Note: I have concentrated on low dimensional examples, the analysis goes through analogously for Hilbert spaces of any dimension; the Fermionic state are always just those in the antisymmetric subspace, so any product basis vectors in which both factors are the same should be excluded from the Hilbert space basis; such vectors do not live in the antisymmetric subspace.

• One important thing is missing: the exchange operator is applicable if and only if particles are identical. Aug 21, 2014 at 16:41
• @IncnisMrsi I'm not sure what you mean by "is applicable," but it is not true that the exchange operator is "only defined if the particles are identical." For example, if the two particles are both of spin $1/2$, then the spin Hilbert space will be (a subpspace of) the tensor product $\mathcal H_{1/2}\otimes\mathcal H_{1/2}$, and the exchange operator can be defined on that Hilbert space regardless of whether or not the particles are identical. The particles being identical means that the spin state must be an eigenstate of the exchange operator with appropriate eigenvalue $(\pm 1)$. Aug 21, 2014 at 18:38
• Sure, I understand the difference between “can be defined” and “should be used to extract the −1 eigenspace”. That’s why I said what I said. Aug 21, 2014 at 18:45
• @IncnisMrsi In that case, I'm not sure what part of the response is missing. I explicitly address the role of the exchange operator in determining appropriate states of identical particles. Aug 21, 2014 at 18:47
• Only the small silly thing that if two fermions are not identical, then nothing hinders them to have the same wavefunction. In other words “the same quantum state” is not only about wavefunction, but necessarily about identity. Aug 21, 2014 at 18:56

The idea is actually simple. However, most book usually use sloppy terms, or they have not give explicit discussion on this issue, so it usually confused students. The correct phrase should be:

Individual fermion in a system cannot have the same single particle wavefunction

It is clear that the whole system itself always described by a total wavefunction $\Psi$. However, if the particles are not interacting, we can solve each individual particle wavefunction $\psi$ separately and construct the total wavefunction as:

$$\Psi(r_1,r_2,...,r_n) \propto \prod_{\sigma_i} \sigma_i \psi(r_i)$$

where $\sigma_i$ are all possible sign permutation for fermion and boson. The symmetrization and anti-symmetrization is the direct results from the indistinguishably of particles.

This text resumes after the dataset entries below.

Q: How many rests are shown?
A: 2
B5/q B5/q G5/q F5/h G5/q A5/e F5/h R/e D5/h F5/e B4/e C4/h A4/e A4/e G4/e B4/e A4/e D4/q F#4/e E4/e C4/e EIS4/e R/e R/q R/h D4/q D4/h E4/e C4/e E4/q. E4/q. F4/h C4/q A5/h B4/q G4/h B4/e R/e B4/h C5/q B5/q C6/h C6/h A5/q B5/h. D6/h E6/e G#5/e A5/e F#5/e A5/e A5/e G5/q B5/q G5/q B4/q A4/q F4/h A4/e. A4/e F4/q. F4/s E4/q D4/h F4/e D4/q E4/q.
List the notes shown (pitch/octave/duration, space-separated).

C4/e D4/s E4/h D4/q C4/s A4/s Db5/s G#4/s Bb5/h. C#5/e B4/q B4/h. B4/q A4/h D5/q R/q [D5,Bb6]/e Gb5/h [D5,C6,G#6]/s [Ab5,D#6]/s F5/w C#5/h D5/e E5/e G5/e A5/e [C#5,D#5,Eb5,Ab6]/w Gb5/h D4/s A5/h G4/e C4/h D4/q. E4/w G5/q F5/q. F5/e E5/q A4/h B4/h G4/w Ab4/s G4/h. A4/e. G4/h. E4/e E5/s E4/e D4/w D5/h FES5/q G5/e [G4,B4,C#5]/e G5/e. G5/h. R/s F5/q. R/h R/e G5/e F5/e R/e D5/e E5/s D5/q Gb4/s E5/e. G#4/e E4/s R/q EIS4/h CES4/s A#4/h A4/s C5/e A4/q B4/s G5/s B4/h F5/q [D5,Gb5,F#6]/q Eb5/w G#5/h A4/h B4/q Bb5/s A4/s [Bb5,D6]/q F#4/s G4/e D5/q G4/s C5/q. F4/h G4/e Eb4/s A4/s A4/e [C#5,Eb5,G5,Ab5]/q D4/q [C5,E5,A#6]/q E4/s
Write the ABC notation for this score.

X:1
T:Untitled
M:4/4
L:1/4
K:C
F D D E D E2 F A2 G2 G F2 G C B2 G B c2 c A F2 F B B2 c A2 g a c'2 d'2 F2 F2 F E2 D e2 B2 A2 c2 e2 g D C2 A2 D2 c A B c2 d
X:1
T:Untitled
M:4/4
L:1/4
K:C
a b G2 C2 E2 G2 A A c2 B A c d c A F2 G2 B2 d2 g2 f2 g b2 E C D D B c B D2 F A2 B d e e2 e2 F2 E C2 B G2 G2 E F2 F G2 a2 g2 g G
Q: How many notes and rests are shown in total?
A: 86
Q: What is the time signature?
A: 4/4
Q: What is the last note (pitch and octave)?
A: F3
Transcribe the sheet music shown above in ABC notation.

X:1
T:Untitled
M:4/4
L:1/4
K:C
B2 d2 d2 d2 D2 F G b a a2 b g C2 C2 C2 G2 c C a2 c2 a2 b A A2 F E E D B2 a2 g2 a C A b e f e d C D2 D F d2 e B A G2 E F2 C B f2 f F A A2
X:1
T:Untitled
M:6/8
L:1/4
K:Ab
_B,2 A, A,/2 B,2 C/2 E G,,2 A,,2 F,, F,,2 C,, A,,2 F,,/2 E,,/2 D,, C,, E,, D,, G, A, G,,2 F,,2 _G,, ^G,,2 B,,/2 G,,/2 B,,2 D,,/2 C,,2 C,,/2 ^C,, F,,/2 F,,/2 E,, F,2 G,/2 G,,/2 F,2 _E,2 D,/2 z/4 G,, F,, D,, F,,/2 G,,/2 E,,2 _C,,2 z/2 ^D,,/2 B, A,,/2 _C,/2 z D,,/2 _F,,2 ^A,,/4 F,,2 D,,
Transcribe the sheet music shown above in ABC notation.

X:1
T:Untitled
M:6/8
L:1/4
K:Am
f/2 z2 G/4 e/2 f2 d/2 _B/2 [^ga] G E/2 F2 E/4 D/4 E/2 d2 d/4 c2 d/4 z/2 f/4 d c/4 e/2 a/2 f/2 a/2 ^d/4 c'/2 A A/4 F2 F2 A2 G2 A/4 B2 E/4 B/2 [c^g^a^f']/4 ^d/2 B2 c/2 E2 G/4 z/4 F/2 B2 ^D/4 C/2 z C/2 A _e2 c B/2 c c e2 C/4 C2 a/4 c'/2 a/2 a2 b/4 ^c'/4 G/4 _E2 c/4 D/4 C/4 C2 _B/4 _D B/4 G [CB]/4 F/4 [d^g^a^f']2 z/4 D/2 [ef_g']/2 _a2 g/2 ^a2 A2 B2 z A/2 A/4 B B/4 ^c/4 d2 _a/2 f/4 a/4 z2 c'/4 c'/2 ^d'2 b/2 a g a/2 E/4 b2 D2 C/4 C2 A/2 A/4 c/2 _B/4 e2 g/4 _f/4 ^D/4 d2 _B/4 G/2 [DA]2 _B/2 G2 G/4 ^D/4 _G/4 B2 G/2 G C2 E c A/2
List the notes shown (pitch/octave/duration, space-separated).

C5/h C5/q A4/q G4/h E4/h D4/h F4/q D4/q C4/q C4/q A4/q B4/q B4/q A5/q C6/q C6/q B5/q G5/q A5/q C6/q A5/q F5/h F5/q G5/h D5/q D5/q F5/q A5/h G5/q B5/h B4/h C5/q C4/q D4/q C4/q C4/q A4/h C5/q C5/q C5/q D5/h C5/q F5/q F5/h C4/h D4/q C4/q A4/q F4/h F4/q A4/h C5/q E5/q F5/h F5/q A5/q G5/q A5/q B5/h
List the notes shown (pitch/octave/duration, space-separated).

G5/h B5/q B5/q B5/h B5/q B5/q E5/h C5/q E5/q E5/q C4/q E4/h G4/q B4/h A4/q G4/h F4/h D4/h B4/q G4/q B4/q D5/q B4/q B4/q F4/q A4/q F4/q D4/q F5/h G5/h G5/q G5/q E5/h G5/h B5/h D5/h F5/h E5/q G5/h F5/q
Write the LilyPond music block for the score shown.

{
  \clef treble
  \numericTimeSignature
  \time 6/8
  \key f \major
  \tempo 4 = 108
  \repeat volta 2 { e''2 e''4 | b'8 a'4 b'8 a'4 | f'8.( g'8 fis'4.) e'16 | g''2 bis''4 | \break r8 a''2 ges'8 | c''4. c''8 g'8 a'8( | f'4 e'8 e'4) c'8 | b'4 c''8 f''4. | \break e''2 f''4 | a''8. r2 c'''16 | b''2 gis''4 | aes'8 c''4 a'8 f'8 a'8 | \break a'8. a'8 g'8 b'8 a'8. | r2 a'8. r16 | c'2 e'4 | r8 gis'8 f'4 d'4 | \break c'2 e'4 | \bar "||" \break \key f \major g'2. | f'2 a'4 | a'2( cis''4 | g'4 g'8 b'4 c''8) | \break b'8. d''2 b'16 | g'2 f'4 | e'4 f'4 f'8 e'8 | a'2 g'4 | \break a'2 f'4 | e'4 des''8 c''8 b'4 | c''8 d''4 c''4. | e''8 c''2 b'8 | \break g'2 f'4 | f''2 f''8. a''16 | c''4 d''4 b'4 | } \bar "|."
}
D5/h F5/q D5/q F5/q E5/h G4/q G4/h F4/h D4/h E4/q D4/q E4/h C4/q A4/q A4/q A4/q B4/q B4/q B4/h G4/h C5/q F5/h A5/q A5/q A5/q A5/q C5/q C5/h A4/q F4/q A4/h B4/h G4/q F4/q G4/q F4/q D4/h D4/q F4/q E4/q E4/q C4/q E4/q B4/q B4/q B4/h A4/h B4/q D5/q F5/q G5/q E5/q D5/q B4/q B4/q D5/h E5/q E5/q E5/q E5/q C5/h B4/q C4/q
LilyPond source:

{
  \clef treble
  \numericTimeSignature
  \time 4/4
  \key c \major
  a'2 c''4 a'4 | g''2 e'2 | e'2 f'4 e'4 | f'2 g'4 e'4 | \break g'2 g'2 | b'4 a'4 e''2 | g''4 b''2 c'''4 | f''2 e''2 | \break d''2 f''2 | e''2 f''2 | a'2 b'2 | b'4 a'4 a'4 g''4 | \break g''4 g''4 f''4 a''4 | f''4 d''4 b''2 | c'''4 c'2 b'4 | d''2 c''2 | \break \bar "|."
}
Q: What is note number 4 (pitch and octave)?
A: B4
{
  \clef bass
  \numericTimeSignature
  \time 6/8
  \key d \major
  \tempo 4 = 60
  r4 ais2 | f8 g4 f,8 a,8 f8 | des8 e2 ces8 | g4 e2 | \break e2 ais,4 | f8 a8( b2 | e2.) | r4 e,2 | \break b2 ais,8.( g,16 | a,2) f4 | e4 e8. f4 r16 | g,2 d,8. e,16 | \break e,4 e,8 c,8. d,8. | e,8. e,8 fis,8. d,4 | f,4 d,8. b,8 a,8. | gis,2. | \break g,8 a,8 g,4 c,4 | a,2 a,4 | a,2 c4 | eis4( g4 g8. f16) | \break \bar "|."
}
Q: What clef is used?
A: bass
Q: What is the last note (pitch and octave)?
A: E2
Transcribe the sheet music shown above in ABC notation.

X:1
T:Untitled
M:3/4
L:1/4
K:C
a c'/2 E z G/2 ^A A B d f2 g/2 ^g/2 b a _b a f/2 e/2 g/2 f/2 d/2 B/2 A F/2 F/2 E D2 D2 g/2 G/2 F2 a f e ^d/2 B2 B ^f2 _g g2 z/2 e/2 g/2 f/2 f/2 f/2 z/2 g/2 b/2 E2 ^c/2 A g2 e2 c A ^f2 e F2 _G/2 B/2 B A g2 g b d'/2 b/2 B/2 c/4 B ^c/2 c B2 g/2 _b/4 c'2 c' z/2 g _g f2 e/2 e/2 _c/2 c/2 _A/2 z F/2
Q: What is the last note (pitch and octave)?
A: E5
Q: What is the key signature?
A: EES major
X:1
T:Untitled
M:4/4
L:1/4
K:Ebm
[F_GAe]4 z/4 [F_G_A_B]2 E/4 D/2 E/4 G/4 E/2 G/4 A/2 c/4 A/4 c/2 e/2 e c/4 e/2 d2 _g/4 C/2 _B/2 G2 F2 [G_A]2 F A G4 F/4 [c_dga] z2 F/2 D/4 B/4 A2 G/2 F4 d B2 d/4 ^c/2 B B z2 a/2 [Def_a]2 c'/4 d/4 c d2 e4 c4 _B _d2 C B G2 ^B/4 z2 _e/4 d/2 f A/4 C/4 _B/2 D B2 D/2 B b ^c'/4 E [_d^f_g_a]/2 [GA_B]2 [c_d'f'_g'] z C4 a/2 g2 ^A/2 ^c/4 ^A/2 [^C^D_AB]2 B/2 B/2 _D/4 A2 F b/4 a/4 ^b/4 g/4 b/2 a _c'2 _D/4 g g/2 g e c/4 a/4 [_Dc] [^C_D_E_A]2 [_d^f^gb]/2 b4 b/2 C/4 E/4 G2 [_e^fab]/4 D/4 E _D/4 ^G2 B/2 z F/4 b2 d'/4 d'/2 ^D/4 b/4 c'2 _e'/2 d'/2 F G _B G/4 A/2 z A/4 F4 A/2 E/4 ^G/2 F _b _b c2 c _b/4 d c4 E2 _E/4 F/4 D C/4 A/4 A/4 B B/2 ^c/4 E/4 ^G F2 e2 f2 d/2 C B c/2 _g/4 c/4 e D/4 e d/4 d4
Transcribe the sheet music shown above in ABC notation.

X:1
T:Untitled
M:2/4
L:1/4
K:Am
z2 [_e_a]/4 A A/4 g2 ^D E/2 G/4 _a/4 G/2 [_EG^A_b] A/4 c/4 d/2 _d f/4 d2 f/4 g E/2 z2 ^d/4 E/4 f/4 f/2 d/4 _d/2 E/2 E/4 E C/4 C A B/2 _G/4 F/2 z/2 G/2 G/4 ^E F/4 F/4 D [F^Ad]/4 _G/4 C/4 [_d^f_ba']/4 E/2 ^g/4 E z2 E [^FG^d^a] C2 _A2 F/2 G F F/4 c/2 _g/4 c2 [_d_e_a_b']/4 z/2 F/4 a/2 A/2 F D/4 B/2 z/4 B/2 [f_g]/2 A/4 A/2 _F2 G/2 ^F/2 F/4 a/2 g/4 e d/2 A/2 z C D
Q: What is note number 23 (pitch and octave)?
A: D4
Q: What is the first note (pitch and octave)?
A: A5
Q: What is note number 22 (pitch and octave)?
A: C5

So why we usually discuss about the single particle wavefunction $\psi$ rather than the total wavefunction $\Psi$? Though it is possible to measure the total wavefunction, however, each individual particle is actually the smallest measurable subsystem (corresponding to partial trace). When we treat each particle separately, interesting phenomenon appears such as entanglement.